Challenge: Reproduce, word for word, the part of the listing below that starts with the line containing "What distance keeps" and ends with the line containing "A: the grey t-shirt". Include both of those lines.

Information shown:

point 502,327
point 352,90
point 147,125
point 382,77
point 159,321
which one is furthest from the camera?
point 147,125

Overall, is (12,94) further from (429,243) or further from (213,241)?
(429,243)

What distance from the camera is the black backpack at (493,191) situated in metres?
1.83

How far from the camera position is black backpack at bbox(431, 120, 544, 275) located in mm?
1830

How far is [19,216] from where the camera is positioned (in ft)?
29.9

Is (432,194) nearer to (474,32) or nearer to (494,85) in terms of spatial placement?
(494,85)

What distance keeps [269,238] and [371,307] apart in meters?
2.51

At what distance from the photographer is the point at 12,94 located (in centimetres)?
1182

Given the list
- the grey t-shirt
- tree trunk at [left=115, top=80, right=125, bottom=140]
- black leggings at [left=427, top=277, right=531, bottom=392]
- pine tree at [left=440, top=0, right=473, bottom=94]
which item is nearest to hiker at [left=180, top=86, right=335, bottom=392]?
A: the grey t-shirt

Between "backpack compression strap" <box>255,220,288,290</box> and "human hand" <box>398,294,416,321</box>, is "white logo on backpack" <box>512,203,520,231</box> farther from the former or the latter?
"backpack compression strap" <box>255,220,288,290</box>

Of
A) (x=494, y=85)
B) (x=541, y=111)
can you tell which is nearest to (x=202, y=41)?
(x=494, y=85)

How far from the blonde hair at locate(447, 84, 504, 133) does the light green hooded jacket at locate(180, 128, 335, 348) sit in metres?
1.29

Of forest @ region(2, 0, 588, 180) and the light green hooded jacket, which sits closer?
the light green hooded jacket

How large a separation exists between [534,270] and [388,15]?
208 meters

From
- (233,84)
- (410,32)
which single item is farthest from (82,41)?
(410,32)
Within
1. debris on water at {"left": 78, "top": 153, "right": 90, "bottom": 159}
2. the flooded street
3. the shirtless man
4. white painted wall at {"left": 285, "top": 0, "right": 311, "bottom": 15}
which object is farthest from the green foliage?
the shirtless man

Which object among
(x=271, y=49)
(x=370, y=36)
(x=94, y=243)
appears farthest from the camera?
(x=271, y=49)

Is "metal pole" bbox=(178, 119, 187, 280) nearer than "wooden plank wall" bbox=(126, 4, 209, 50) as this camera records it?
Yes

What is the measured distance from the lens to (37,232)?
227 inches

Result:
What distance keeps [269,238] and [371,307] apart in meters?
2.51

At what distance from the photographer is the point at 12,94 located (in centimetres)?
1182

Given the list
- the grey t-shirt
- tree trunk at [left=115, top=80, right=125, bottom=140]
- black leggings at [left=427, top=277, right=531, bottom=392]
- pine tree at [left=440, top=0, right=473, bottom=94]
which item is nearest to hiker at [left=180, top=86, right=335, bottom=392]?
A: the grey t-shirt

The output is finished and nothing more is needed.